§ **TEXT UNDER STUDY**
+++
A senior White House official said that the president is committed to cutting through “every piece of red tape” to get any eventual vaccine to the public as quickly as possible.
“The United States military is always ready and able to assist the American people and respond to a crisis, and like the President and HHS have said, the military stands ready to assist with logistics and mass distribution,” the White House official said.
While the Trump administration’s Operation Warp Speed has set a goal of discovering, producing, and beginning to deliver a coronavirus vaccine by the end of the year, scientists who are a part of the project say it will require a flawless effort — and even if all goes right, only limited doses would be available by January.
A government watchdog group said having HHS lead the distribution effort may be more appropriate.
“Planning for distribution should be one of the top priorities,” said Mandy Smithberger, director of the Center for Defense Information at the Project on Government Oversight. However, “this is a public health mission that we should have public health agencies leading,” she said.
+++
[Scene geometry reasoning data]
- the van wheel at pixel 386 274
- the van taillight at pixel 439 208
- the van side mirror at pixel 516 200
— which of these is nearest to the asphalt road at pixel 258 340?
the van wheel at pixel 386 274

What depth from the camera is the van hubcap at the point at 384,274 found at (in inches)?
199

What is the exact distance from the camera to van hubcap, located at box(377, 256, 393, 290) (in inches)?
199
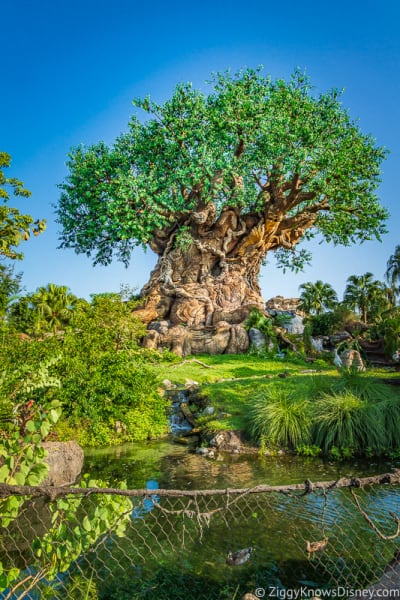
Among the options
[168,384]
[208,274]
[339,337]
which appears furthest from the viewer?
[339,337]

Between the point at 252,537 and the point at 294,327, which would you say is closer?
the point at 252,537

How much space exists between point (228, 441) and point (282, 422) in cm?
138

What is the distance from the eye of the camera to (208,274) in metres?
28.5

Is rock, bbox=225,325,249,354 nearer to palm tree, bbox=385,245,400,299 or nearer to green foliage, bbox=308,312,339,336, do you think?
green foliage, bbox=308,312,339,336

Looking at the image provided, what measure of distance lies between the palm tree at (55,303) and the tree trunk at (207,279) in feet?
15.4

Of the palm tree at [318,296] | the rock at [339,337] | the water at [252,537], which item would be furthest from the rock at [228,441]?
the palm tree at [318,296]

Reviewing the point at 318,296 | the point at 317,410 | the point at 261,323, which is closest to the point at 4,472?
the point at 317,410

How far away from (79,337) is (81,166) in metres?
18.5

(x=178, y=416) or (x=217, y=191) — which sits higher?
(x=217, y=191)

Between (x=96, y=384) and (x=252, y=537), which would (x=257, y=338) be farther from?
(x=252, y=537)

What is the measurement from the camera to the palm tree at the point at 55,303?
1040 inches

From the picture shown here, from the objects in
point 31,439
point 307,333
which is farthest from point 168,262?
point 31,439

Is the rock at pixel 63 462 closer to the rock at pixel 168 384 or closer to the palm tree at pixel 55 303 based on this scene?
the rock at pixel 168 384

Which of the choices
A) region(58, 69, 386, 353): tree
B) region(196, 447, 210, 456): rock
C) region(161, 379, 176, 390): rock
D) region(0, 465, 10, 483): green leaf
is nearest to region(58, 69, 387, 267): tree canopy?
region(58, 69, 386, 353): tree
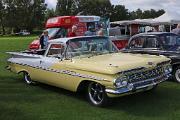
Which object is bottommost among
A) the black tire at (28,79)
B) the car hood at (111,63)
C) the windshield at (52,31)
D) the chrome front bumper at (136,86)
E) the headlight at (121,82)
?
the black tire at (28,79)

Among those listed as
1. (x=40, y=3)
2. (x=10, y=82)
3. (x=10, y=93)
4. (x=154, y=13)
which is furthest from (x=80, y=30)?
(x=154, y=13)

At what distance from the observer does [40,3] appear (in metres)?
109

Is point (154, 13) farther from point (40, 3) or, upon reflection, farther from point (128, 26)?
point (128, 26)

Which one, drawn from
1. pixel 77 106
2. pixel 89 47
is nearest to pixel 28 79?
pixel 89 47

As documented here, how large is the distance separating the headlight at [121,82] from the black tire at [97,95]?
50 centimetres

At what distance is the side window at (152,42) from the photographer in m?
11.6

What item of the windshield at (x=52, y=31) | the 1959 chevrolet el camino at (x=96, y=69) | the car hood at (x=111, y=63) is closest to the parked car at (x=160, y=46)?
the 1959 chevrolet el camino at (x=96, y=69)

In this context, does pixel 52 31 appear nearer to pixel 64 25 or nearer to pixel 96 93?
pixel 64 25

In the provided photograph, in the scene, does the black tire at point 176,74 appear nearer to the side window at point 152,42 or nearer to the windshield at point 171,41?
the windshield at point 171,41

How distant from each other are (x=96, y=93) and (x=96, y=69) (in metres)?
0.62

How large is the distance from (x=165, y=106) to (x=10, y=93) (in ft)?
13.4

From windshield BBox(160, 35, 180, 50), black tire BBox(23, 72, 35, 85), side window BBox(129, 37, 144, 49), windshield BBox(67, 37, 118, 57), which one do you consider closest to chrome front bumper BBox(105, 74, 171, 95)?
windshield BBox(67, 37, 118, 57)

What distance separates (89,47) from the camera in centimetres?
951

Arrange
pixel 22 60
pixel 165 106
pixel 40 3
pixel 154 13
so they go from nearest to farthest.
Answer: pixel 165 106 < pixel 22 60 < pixel 40 3 < pixel 154 13
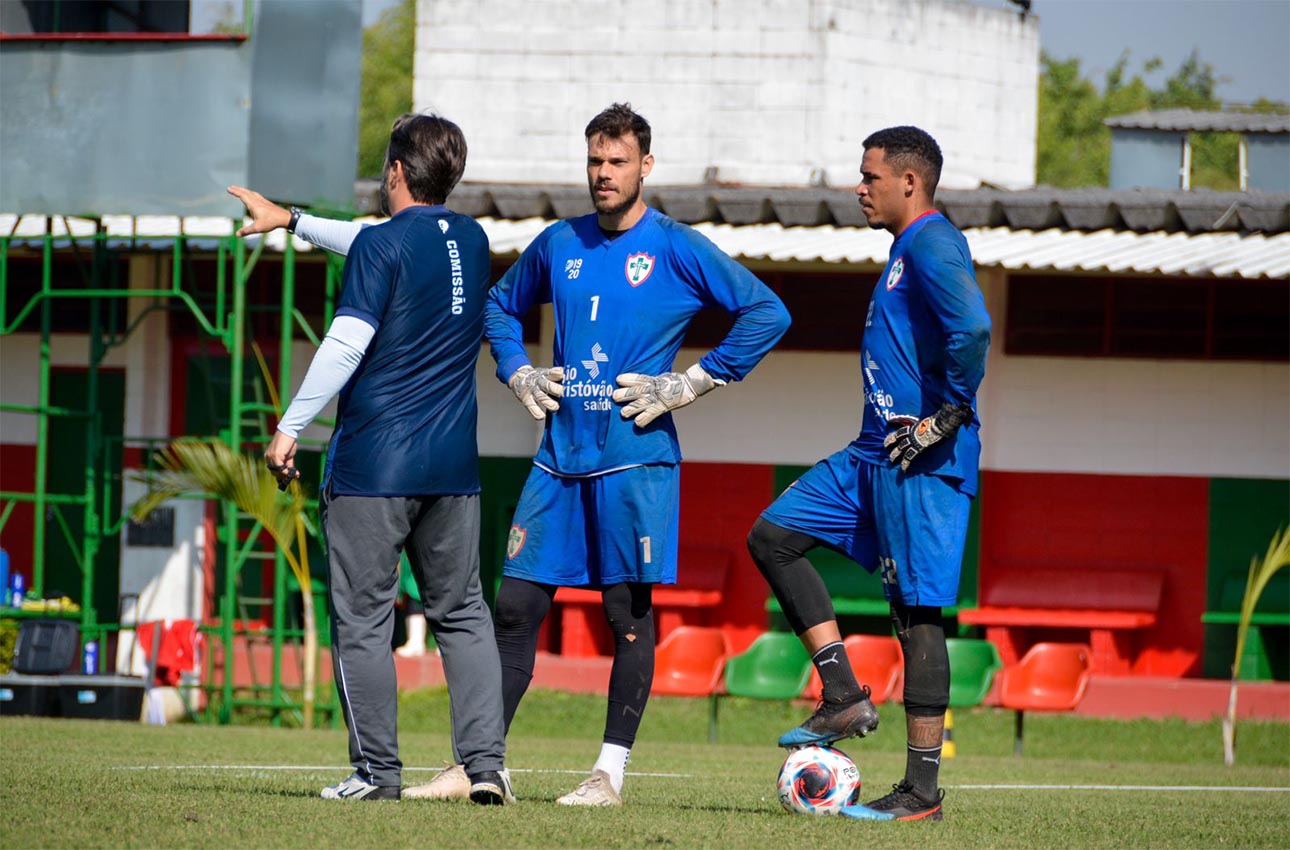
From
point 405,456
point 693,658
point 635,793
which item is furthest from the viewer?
point 693,658

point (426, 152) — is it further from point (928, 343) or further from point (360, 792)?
point (360, 792)

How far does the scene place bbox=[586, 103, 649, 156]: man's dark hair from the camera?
6.58 m

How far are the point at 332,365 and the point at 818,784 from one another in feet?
6.93

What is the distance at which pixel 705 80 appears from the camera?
862 inches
+++
§ **PROBLEM SET**
a) Retype the vaccine distribution passage between "A senior White" and "be more appropriate.", inclusive.
b) Answer these questions from the vaccine distribution passage:
(i) What does the White House official say stands ready to assist with logistics and mass distribution?
(ii) According to scientists on Operation Warp Speed, by when would only limited doses be available even if all goes right?
(iii) What position does Mandy Smithberger hold?

§ **EXPECTED RESULTS**
a)
A senior White House official said that the president is committed to cutting through “every piece of red tape” to get any eventual vaccine to the public as quickly as possible.
“The United States military is always ready and able to assist the American people and respond to a crisis, and like the President and HHS have said, the military stands ready to assist with logistics and mass distribution,” the White House official said.
While the Trump administration’s Operation Warp Speed has set a goal of discovering, producing, and beginning to deliver a coronavirus vaccine by the end of the year, scientists who are a part of the project say it will require a flawless effort — and even if all goes right, only limited doses would be available by January.
A government watchdog group said having HHS lead the distribution effort may be more appropriate.

b)
(i) The military.
(ii) January.
(iii) Director of the Center for Defense Information at the Project on Government Oversight.